*Task to complete*:
Copy exactly the stretch of data below from the line with "order: Artiodactyla" through the line with "category: unidentified deer", including both of those lines.

*Saved entries*:
::::::::

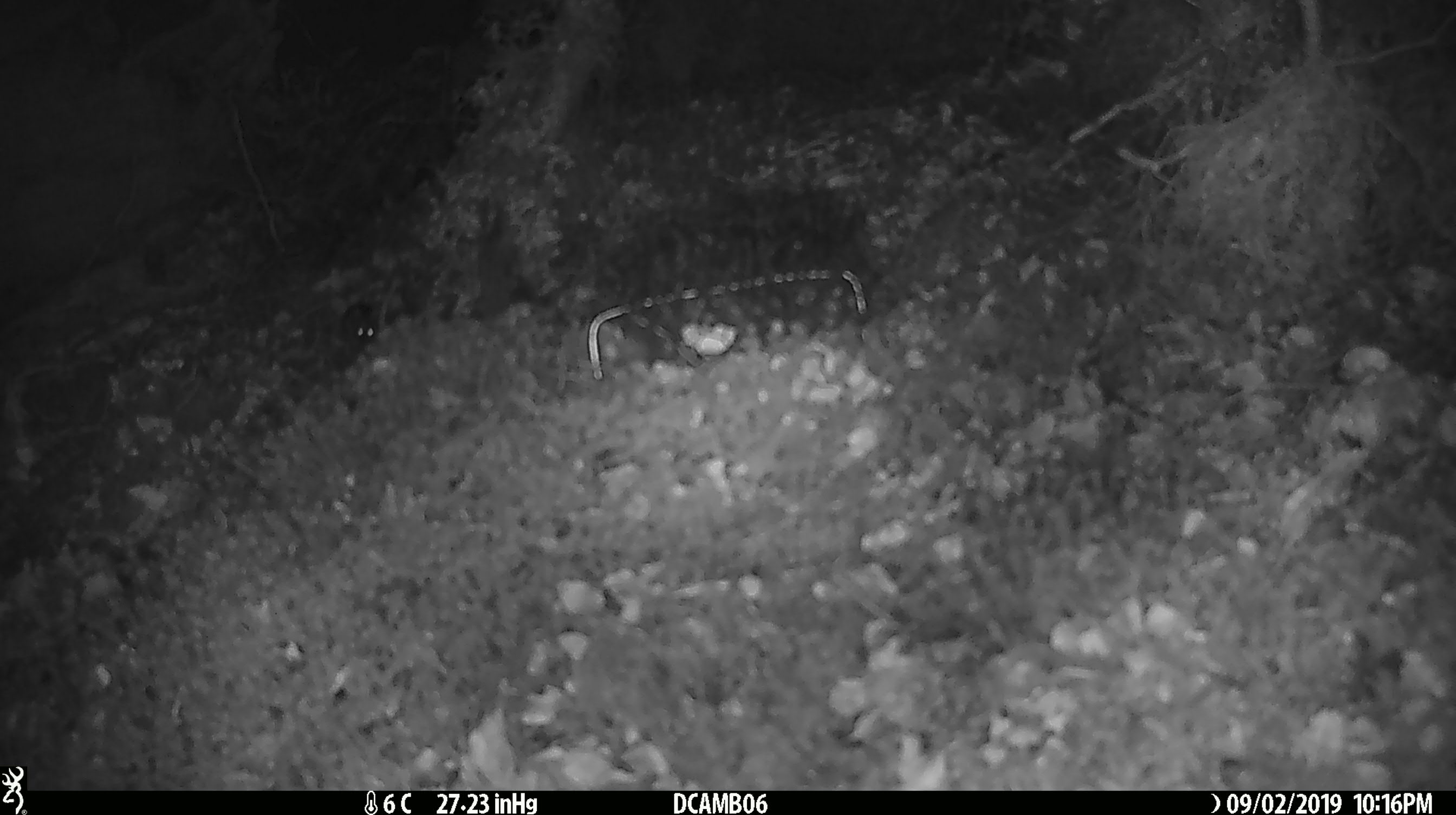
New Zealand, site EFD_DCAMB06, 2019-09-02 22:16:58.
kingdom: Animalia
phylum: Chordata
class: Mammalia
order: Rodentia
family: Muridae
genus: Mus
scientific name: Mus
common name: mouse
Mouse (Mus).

::::::::

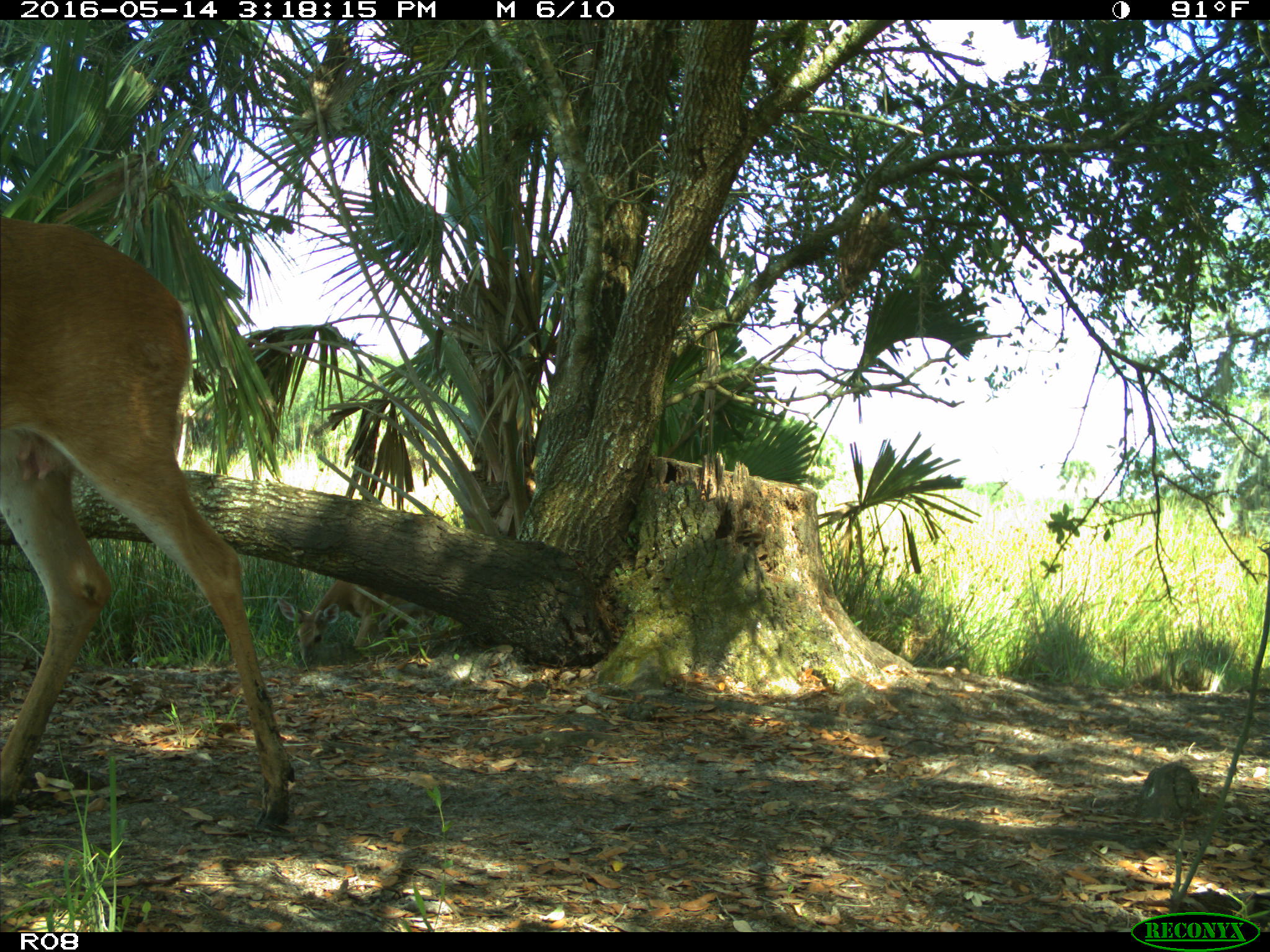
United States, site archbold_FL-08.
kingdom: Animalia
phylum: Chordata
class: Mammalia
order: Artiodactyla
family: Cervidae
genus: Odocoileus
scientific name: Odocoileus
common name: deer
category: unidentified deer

::::::::

*Your solution*:
order: Artiodactyla
family: Cervidae
genus: Odocoileus
scientific name: Odocoileus
common name: deer
category: unidentified deer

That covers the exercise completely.